The only thing easy about Henry Coe State Park is the decision to go there. Easy because you can camp out almost anywhere you want without reserving a campsite. The odds are heavily in your favor that you’ll have much of the park’s 55,000 acres to yourself. I hiked 26 miles across two days over the weekend and saw maybe a dozen people. Camped next to pond with nobody but me and some wild turkeys on the opposite bank.

The plan on Saturday was to hike up to a couple lakes about 10 miles into the park — Coit Lake on the north and Kelly Lake about a mile south of it.

I started out about 8 a.m. in pea-soup fog from the park’s Hunting Hollow entrance. Hunting Hollow is in a deep valley between steep ridges; only way to get out of it is up. Easiest way up is to hang a left on the Lyman-Wilson Trail about a three-quarters of a mile from the parking lot. As Coe hills go, it’s not too bad. On a cool moist morning you might imagine that icy-cold Cokes are available in Hell.

I made my way to a place called Wilson Camp. Nothing left of it but a couple old trailers and old cabins. The trailers looked like a good hard shove would turn ’em into a pile of kindling. The camp may have seen better days, but it’s got a nice privy and a couple springs nearby.

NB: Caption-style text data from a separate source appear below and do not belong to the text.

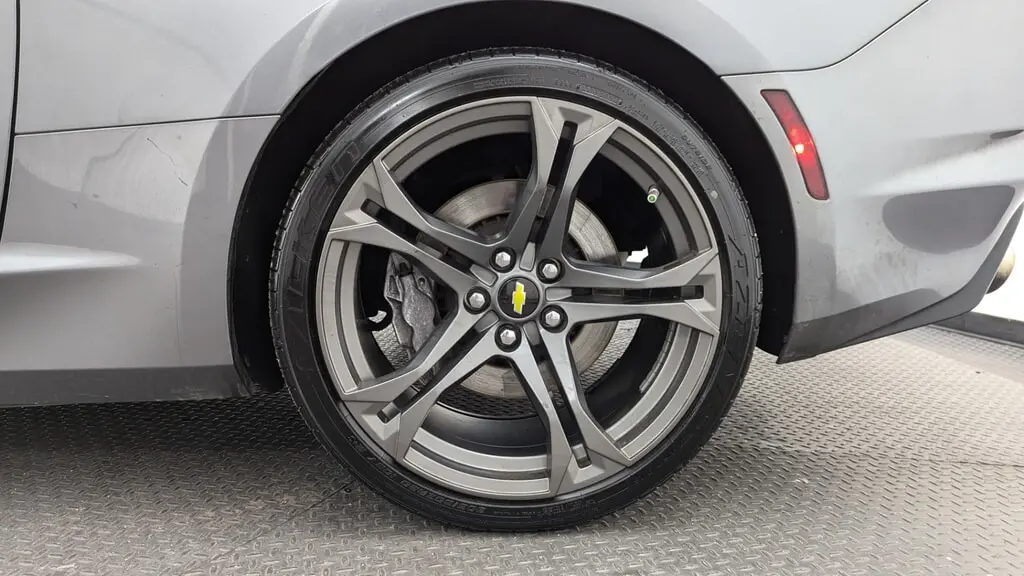 Florida Fine Cars - Used CHEVROLET CAMARO 2019 MARGATE 2SS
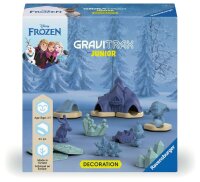 GraviTrax Junior Extension Frozen - Kugelbahn-Erweiterung...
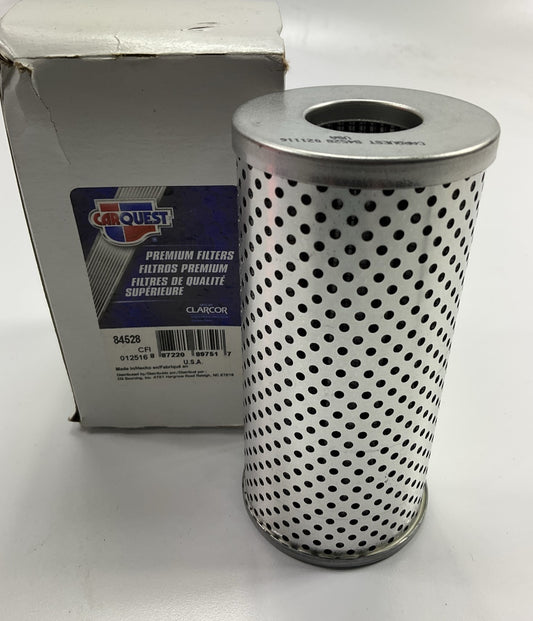 Carquest 84528 Hydraulic Filter Replaces 1695528-C1, 57528, 87795A, PT9419MPG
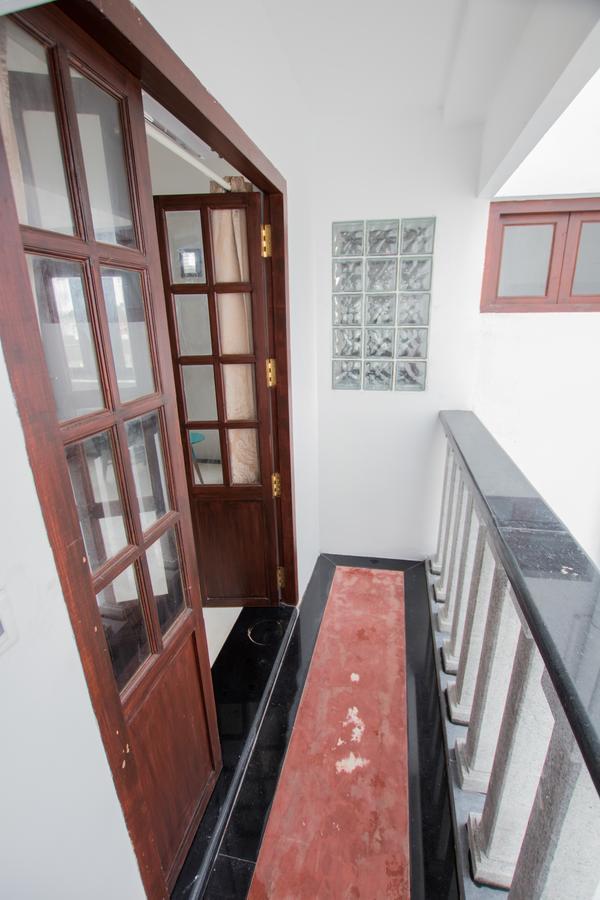 Les Comptoirs Residency Apartment Pondicherry Bagian luar foto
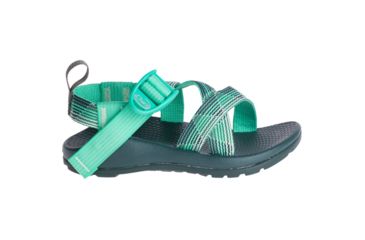 Image of Chaco Z1 Ecotread Sandals - Kids, 1 Youth, Marled Pine, J180020-01.0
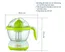 Máy vắt cam Comet CM9928 40W 3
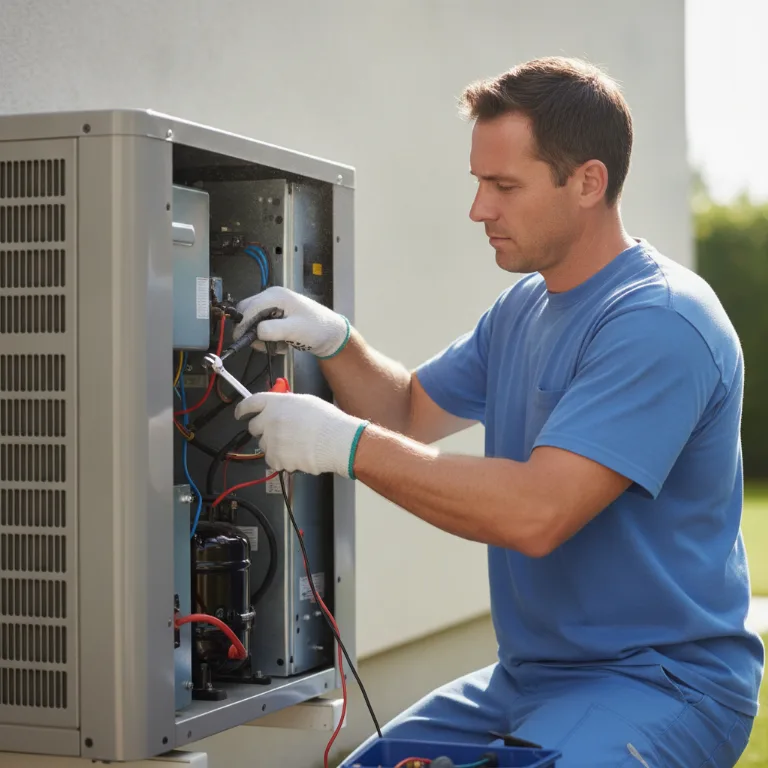 Klimaanlagen Reparatur Service in Vernier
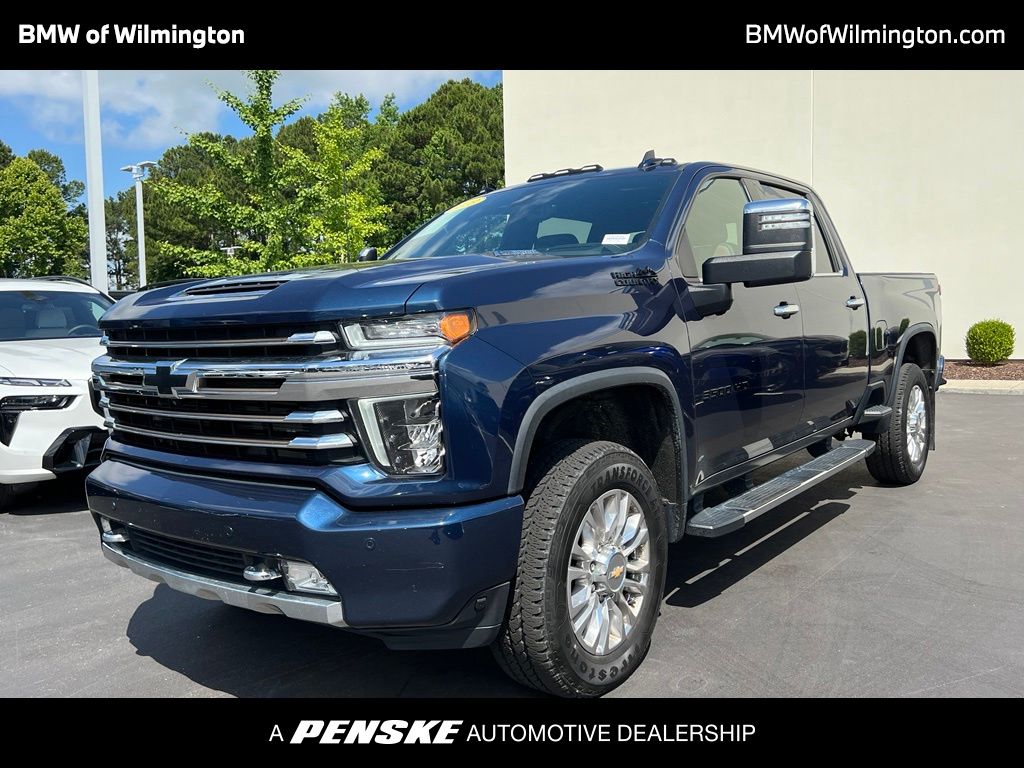 2023 Chevrolet Silverado 3500 High Country -
                  Wilmington, NC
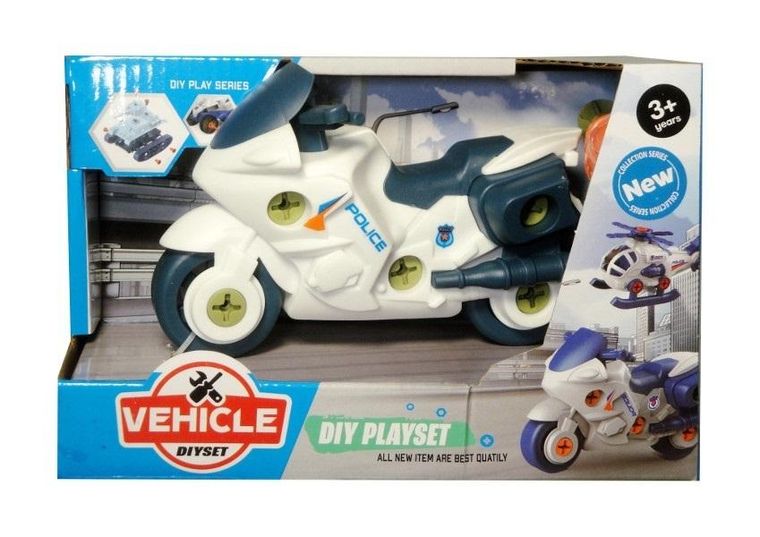 Swede, motocykl, pojazd do skręcania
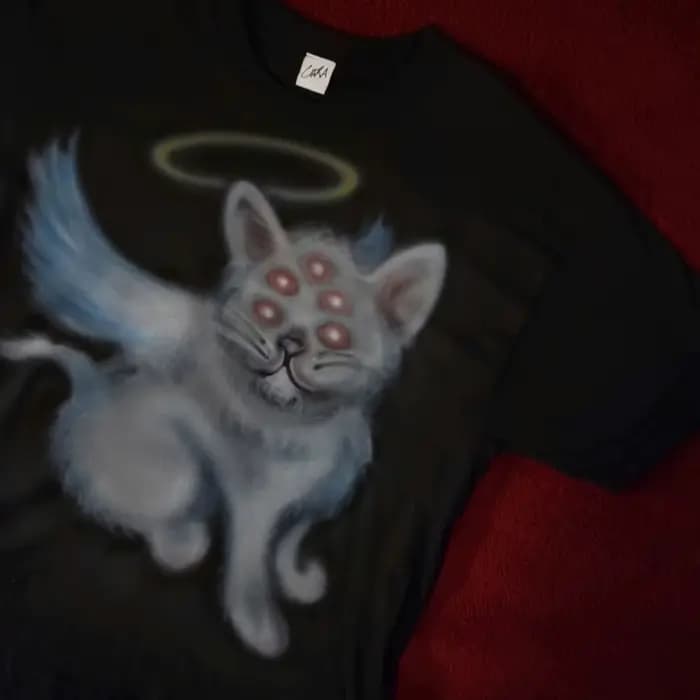 T-shirt décontracté vintage pour hommes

Not far from here is a major trail junction, with one trail, called Wagon Road, heading due north in my intended direction, and another, Vasquez Road, heading northeast and then southeast. I hiked down what I thought was Wagon Road in thick fog and came to notice the strong Pacific breeze was hitting me on the right side of my face, which would be impossible as I was certain I was heading north. Finally I broke out my compass for the first time since last summer and sure enough, I was going south — on Vasquez Road. I got my map out, double-checked my route and started doubling back. Well, at least I hadn’t walked even further.

On the way back it occurred to me that if you’re fogged in and can’t see nearby landmarks — ridges, waterways, mountain peaks, etc. — you’re essentially flying on instruments. Which means if you have instruments — map and compass — you have to actually use them; otherwise you might as well be hiking blindfolded.

Foggy summer mornings are heaven for shutterbugs because we know all the cool cloud formations will show up when the fog burns off.

A representative shot of the Wagon Road trail. It follows a ridge for miles and miles, offering wonderful views of the sprawling, rough terrain. It’s hilly but mild by Coe standards.

White cones of blooms from a tree along the trail.

My favorite snag of the day.

Even the occasional crag decorates the ridge line.

Good weekend for mariposa lilies. Saw a whole bunch of ’em.

OK, Coit Lake at long last. Three guys were camped on the opposite shore and were floating around the lake in inflatable tubes. This seemed to me to be a violation of a fundamental rule of nature: floating without beer. Unthinkable. (Hauling beer for 10 miles over these hills would have one benefit: you’d never live to experience the hangover.)

I ended up camping next to a pond down the road from Coit Lake. Almost Waldenesque except for my outbursts of profanity when a certain tent pole refused to do as it was told.

Look, Ma, a Quail!

And a bunny!

And a Deere!

So Sunday morning is much like Saturday: more pea soup. Kelly Lake is back there beyond those old trees.

Happened across this really nice campsite not far from Kelly Lake. I’ll camp there the next time I’m out here. Coit Lake is bigger but Kelly is prettier.

The trail up from Kelly Lake is mucho steep. Actually, of all the hiking I did over two days, this was the only really nasty stretch, and it doesn’t last long, a mile at most.

More fog-burning-off scenery.

Lots o’ dandelions going to seed around the park this weekend.

I headed down the Grizzly Gulch Trail, which is one of the prettiest ones I’ve seen at Coe. It’s a little-used trail, grown over in some places, but it tracks down a gorgeous valley full of trees, wildflowers, streams, occasional rock formations. You could probably camp out here for a week and never see anybody.

But you might see the bobcat. I came up over a rise in the trail and saw the tawny, bobtailed feline leap across the trail into the underbrush. There and gone in one second flat. Couldn’t have been more than 20 yards away — my best bobcat sighting to date.

Deer carcass picked clean by buzzards and others carrion eaters (no wisecracks about members of Congress, OK?). I doubt it’s a mountain lion kill, mainly because I don’t think a lion would leave it out in the middle of a rail.

One of a couple nice ponds along the Grizzly Gulch Trail.

More clouds painting cool pictures.

And if they’re framed by a dead tree, all the better.

So which do you like better, pictures of bucolic countryside….

… or pictures of bucolic countryside with dead-tree branches cleverly inserted into them?

This is the broad meadow looking toward the Hunting Hollow entrance to the park. After 14 miles, I was happy to see any hill I didn’t have to climb. (My feet were even happier.)